* _WORK INSTRUCTION A_:
Set down the part of the Dayan stickers thread starting at "You could buy" and ending at "what to buy.", word for word.

* _SUPPLIED PASSAGE_:
—————
# Dayan Stickers



## YrMyKnight (Dec 12, 2011)

I have a new zhanchi for less then a week now and I must say,I'm not impress with the stickers condition.

I take care of them seriously, yet they peel . They don't chip of like my storebought cubes,they peel grr -,- 

This sucks! 

If a week can cost this condition,I wouldnt dare to see what would happen in a year 

Another stuff: Lubix or CRC or Traxxas or Diff oil are best for zhanchi?


----------



## Jokerman5656 (Dec 12, 2011)

solution. get izo stickers


----------



## emolover (Dec 12, 2011)

jokerman5656 said:


> solution. get izo stickers


*
Stop it with the half ass spammy posts.

To OP:

The Dayan stickers are not very good but most of the damage I have done to my Dayan cubes has been in about 2 or so weeks. If it is really bothering you could clip you nails so the don't get under the stickers on accident.

You could buy new stickers from cubesmith or buy them from a guy with the username of radmin(Bill). *I have 2x2 stickers from him and they are so good. *They do not chip too much and do not peel at all. *They are cheap($2) an you get two sets of stickers. *I am ordering a full 2x2-7x7 set from him on Thursday. *He is a trustworthy person as I have met him in real life and is a very nice guy.

As for lubix, CRC, traxxas and diff oil. *I would say if you have CRC keep it just incase. *As for the pure silicon lubricants it doesn't really matter too much whatever you get. *Lubix will last the longest per lubing but is by far more expensive. *In a normal 50000WT tube of traxxas or diff oil, you get the equivalent of 12 cc's of lube for $4-7 depending on where you get it. *8 cc's of lubix is $20. *It is your choice on what to buy.


----------



## YrMyKnight (Dec 12, 2011)

Is it possible to get traxxas or diff oil in a common hardware store?


----------



## emolover (Dec 12, 2011)

YrMyKnight said:


> Is it possible to get traxxas or diff oil in a common hardware store?


 
I would think so. I know for a fact you can get it at almost any local hobby store. If not you can get it online on amazon

Make sure you get 50,000 WT.


----------



## YrMyKnight (Dec 12, 2011)

emolover said:


> I would think so. I know for a fact you can get it at almost any local hobby store. If not you can get it online on amazon
> 
> Make sure you get 50,000 WT.



Ok.


----------



## JianhanC (Dec 12, 2011)

So do you still want my F-II?


----------



## YrMyKnight (Dec 12, 2011)

JianhanC said:


> So do you still want my F-II?


 
I mailed it the other day! HAVENT RECIEVE??


----------



## JianhanC (Dec 12, 2011)

Uh, no. How did you pack it? I told you this way of sending money is risky. When did you send?

Something relevent: Dayan stickers are pretty durable, unless the quality degraded or something. My Guhong stickers are still in good condition, chipped in some parts maybe, and the transparent layer over the Dayan logo has come off. The cube is nearly a year old iirc.


----------



## YrMyKnight (Dec 12, 2011)

envelope ;(


----------



## JianhanC (Dec 12, 2011)

So, I expect you don't need my cube, now that you've got a new one? But I'll still mail it to you if your money turns up.


----------



## Cheese11 (Dec 12, 2011)

YrMyKnight said:


> Is it possible to get traxxas or diff oil in a common hardware store?


 
Get them at a RC store or hobby shop.


----------
—————
* _DATA FOR THIS EXERCISE_:
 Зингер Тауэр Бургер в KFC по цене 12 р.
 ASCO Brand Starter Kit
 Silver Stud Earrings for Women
—————
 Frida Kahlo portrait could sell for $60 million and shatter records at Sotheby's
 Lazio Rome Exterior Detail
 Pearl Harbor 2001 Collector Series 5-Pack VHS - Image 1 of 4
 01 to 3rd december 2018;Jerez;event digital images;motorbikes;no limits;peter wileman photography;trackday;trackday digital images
—————
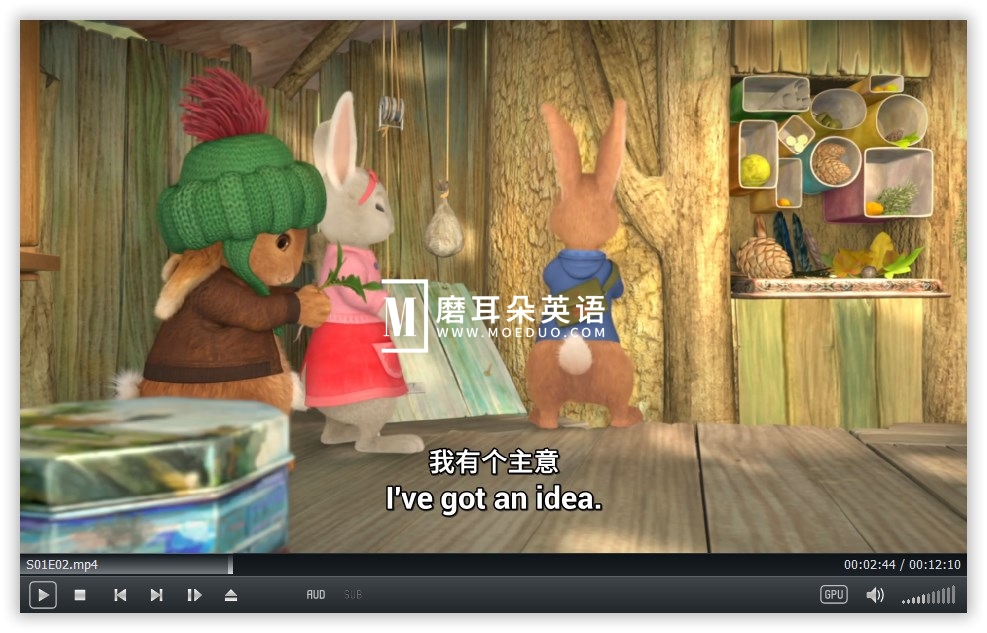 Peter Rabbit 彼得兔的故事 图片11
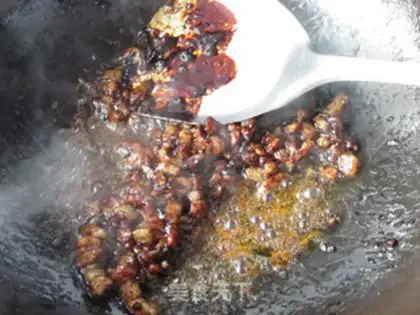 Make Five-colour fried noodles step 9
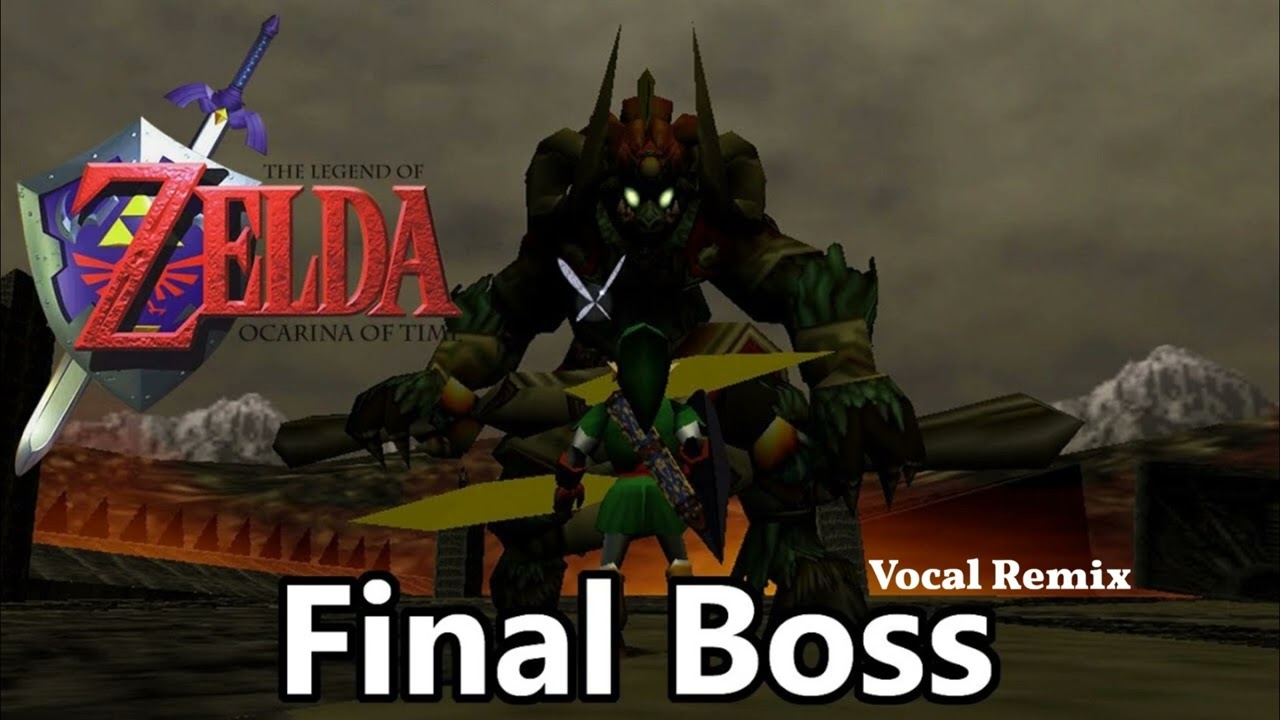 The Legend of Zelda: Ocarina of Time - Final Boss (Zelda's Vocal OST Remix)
—————
* _WORK INSTRUCTION B_:
Rewrite the records starting at the line that contains "Зингер Тауэр Бургер в KFC по цене 12 р." and ending at the line that contains "Silver Stud Earrings for Women" as a JSON list of strings, one string per line, with blank lines left out.

* _EXERCISE RESULT A_:
You could buy new stickers from cubesmith or buy them from a guy with the username of radmin(Bill). *I have 2x2 stickers from him and they are so good. *They do not chip too much and do not peel at all. *They are cheap($2) an you get two sets of stickers. *I am ordering a full 2x2-7x7 set from him on Thursday. *He is a trustworthy person as I have met him in real life and is a very nice guy.

As for lubix, CRC, traxxas and diff oil. *I would say if you have CRC keep it just incase. *As for the pure silicon lubricants it doesn't really matter too much whatever you get. *Lubix will last the longest per lubing but is by far more expensive. *In a normal 50000WT tube of traxxas or diff oil, you get the equivalent of 12 cc's of lube for $4-7 depending on where you get it. *8 cc's of lubix is $20. *It is your choice on what to buy.

* _EXERCISE RESULT B_:
[
  " Зингер Тауэр Бургер в KFC по цене 12 р.",
  " ASCO Brand Starter Kit",
  " Silver Stud Earrings for Women"
]